* Testo citato:
Il 1° gennaio del 2012 la mia giornata iniziava così, all'alba di un mattino tranquillo, dopo una festa a casa nostra, con tanti amici. Questa volta inizia con la stessa immagine dalla finestra, ma con colori diversi.
Questo 2013 è cominciato nell'acqua.
In piscina, con alcuni degli stessi amici dell'anno scorso, tutti vestiti da hawaiani. Pensando: aloha 2013. Giocando a palla, mangiando e bevendo, tra centinaia di persone, con musica altissima e bella e ballando in costume, con la coroncina di fiori in testa.
Potrei dire che è stato il più bel Capodanno della mia vita. Mi piace pensare che sia cominciato con una specie di grande rituale collettivo che aveva il sapore di qualcosa di antico, anche se perfettamente conficcato nel presente.
Considerato che quella del Capodanno è un'incognita; perché ti senti vulnerabile e non sai mai cosa ti può succedere quella notte e nella vita. Ricordo Capodanni di ineffabile tristezza. E Capodanni semplicemente senza allegria.
Questo è stato il più bello, senza dubbio, per me. Il meno complicato, il meno pensieroso. E dire che, come molti là fuori, non sono affatto felice. Né triste. E ho un sacco di paura, cose da capire, preoccupazioni, malinconia, disdette, sensi di colpa e angoscia.
Ma anche grandi e dolcissime speranze, grandi e meravigliose fantasie e una nuova incoscienza, e la volontà di vedere le cose senza controllarle.
Leggo Franzen che racconta della mania di controllo dell'amico David Foster Wallace e fin dove quella lo ha portato, quanto lontano da ogni possibile serenità e penso che si può essere così, magari con un tantino meno di genio, e si può soffrire davvero molto. Mentre controlli tutto quanto non vivi più, non cresci, non ami niente e nessuno. Meglio lasciar stare. Non controllare troppo se stessi, né gli altri. Andare come la vita ha deciso; senza forzarsi a fare cose che non si desiderano. Ma continuando a desiderare.
Questa mattina mi sono svegliata e il mio primo pensiero è stato: sono viva. Anzi: sono viva? Diciamo, è con questa domanda che mi preparo ad affrontare il nuovo anno.
Però non solo. Mi è piaciuto, negli ultimi tempi, affidarmi all'Universo: ci penserà lui (L'Universo, intendo) al mio destino, e farò esattamente quello che mi capiterà di fare. Sarà il vento a guidarmi.
Non controllerò la cartina, non controllerò. Etc.
Che è bello, e può portare tante avventure. Ma non basta. Sono più le disavventure, a conti fatti.
Ho capito che c'è una contropartita per questa cosa, per questo abdicare. Ed è che alla fine hai la sensazione di non scegliere, non decidere, non progettare e, guarda un po' che la cosa ha fatto il giro e ritorna al punto di partenza, non amare niente e nessuno.

* Estratto dei dati:

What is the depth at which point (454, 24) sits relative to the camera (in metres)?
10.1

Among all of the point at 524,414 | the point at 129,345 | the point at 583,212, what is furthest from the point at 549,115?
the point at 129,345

* Compito da svolgere:
Scrivi il seguito del testo sul Capodanno, riprendendo subito dopo la sua ultima frase.

* Risposta:
Fare quello che capita oggi mi pare di colpo come un'evasione, tipo mangiare Nutella, ma non può essere la regola.
Vorrei dire dunque: non ho buoni propositi, vivrò spensieratamente, proprio come capita!
Ma questo gioco non mi convince più. Ci ho pensato per tanti giorni. E mi ritrovo qui a mangiare un cucchiaino di miele (il miglior antidoto al mondo all'hangover: la dolcezza salverà il mondo!) e a dire: vivrò come avrò scelto di vivere. Certo, in questa folle esternazione sono compresi tutti gli imprevisti del caso e potreste confutarla in meno di due secondi, con la mano sinistra e bendati.
Però è proprio quello che farò.
Insomma, a 32 anni, in gonnellino di paglia da hawaiana e coroncine di fiori in testa, ai polsi, alle caviglie, al collo, ballando in infradito e mangiando arachidi mi pare di aver capito che è tutto una scelta e poi un equilibrio tra scegliere e: vada come vada. Scegliere. E vada come vada. Come spesso accade, è una questione di ritmo.
E di dosi, e di tempi. Dunque dunque. Anche amare le persone, le idee, il proprio lavoro è una scelta. E poi è una scelta essere vivi. Ed essere onesti. E chi votare. E cosa mangiare. E cosa bere. E quante parole dire. E il silenzio.
Quello che manca poi un po' in linea generale alla mia generazione di progetti: il Progetto.
E non ci sono tante scuse per questo. Quindi basta. Adesso chiudo il barattolo del miele, e mi metto a progettare qualcosa. Per esempio: un risotto alla zucca. Poi vi dico.
Intanto, buon anno di nuovo. Grazie di essere passati di qui. Vi voglio bene.
E vi dedico questa canzone. Si chiama Hoppipolla, che significa, in islandese, saltare nelle pozzanghere. Penso sia quello che ci tocca fare adesso. Saltare come pazzi nelle pozzanghere, infrangere tutto quanto è piatto, paludoso e stantio, creare onde, sporcarsi i piedi.
E mentre lo facciamo, ascoltare, assorbire tramite la pelle fino al cuore questa dolcezza di questa musica. Questa luminosa e cristallina dolcezza.